--- BEGIN GIVEN PASSAGE ---

3.5 Communications and networking

To maintain the capability achieved up to the end of Phase 2, as a minimum the communication and network element shall:

  • provide comprehensive end-to-end open systems architecture of an advanced mesh network to support simultaneous data exchange (for example: video, position location and indication (PLI), and voice and data services)
  • support the needs of collaborative planning, data exchange and exploitation

The proposals must include full technical detail of the mesh networking technology to be used.

The desirable SDR characteristics are: very low size weight and power, retaining full programmability of the radio platform and protocols.

In order to capitalise on previous Phase 2 technology development and to maintain cross links with other Phase 2 activities, we would like to see the use of Ministry of Defence (MOD) owned waveforms (for example ELGAR/Urban Data Link), that may be implemented on open system SDR hardware. More information is available in Annex A.

As a minimum, multi-frequency, multi-channel and frequency adaptive agile radio SDR should be used. The radio system network will include techniques to dynamically optimise the network based on an understanding of the real time radio performance of the mesh nodes and the data information to be exchanged between them.

The SDR chosen must be able to be spectrally programmed for military requirements in the range 70MHz – 6GHz.

The mesh network proposed should use techniques to minimise the probability of RF detection and interception, as well as adapting to accidental or deliberate electromagnetic interference.

The radio emission should have a function to obfuscate or protect its presence in the RF spectrum.

The open system architecture should be scalable to at least 30 nodes.

The communication and networking element must be free from ITAR restrictions and use.

3.6 Resilience, robustness and survivability

The ability to operate swarms in hostile environments is an essential part of the challenge. Proposals must include technologies and techniques that enable the UAVs to operate effectively when Global Positioning System (GPS) is denied.

--- END GIVEN PASSAGE ---

WORK TO DO -
Reproduce verbatim the part of the communications and networking text starting with "The mesh network proposed" and going on through "least 30 nodes.". You won't need the records for this.

--- BEGIN DATASET RECORDS ---

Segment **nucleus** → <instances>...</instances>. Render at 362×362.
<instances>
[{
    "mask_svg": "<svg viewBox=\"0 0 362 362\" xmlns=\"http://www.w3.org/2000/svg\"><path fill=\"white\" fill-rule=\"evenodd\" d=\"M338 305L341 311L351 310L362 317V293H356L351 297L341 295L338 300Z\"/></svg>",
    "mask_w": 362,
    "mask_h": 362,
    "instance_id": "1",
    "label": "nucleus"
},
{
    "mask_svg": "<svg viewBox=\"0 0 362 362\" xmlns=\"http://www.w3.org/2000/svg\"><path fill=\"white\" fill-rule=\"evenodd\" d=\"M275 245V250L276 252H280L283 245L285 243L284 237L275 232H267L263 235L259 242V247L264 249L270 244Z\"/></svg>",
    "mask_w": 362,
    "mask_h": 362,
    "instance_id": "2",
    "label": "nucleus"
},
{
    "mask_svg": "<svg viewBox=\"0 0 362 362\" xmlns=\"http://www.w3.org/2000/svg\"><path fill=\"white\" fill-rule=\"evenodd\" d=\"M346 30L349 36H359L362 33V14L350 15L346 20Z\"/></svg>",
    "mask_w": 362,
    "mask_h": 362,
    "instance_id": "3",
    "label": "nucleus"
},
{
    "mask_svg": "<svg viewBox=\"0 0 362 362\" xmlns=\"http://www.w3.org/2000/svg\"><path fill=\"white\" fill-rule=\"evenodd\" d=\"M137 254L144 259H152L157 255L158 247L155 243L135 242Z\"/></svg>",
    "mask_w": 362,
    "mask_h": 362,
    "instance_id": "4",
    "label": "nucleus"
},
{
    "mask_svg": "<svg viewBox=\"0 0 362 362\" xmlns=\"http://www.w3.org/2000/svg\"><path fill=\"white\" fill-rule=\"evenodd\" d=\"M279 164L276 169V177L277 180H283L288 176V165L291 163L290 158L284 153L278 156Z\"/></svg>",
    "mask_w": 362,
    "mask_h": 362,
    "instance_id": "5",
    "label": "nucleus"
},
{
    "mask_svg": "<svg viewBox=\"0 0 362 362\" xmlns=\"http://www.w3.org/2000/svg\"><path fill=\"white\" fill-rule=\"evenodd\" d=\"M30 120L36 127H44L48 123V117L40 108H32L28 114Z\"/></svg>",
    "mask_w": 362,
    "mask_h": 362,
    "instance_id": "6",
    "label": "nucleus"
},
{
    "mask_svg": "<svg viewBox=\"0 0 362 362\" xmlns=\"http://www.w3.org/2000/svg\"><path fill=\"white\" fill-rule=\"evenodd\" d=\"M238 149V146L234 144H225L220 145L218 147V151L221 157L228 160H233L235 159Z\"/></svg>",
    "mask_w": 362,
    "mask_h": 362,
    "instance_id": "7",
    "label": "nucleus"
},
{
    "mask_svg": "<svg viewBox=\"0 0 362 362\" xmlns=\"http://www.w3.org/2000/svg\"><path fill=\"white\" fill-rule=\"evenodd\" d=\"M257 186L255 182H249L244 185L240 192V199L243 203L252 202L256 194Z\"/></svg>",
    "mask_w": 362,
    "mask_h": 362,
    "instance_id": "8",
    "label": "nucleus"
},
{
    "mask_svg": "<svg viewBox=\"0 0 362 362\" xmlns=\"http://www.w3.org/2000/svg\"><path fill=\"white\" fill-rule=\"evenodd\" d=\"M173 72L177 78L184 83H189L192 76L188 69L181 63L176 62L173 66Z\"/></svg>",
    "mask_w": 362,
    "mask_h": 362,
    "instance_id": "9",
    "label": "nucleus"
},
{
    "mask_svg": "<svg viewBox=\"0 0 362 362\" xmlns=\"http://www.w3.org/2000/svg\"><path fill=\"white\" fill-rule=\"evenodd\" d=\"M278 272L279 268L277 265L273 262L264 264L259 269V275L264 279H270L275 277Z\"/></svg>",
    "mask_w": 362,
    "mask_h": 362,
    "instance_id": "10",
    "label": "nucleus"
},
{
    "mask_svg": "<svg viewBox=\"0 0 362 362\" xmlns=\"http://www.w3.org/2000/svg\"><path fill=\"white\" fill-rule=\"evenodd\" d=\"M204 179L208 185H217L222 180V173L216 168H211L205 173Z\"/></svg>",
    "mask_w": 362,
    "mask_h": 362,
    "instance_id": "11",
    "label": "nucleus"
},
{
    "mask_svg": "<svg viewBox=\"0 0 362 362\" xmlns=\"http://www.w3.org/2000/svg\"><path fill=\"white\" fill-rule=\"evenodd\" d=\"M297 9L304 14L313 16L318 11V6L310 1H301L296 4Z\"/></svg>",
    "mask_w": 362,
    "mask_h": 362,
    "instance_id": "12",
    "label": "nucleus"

--- END DATASET RECORDS ---

FINAL ANSWER -
The mesh network proposed should use techniques to minimise the probability of RF detection and interception, as well as adapting to accidental or deliberate electromagnetic interference.

The radio emission should have a function to obfuscate or protect its presence in the RF spectrum.

The open system architecture should be scalable to at least 30 nodes.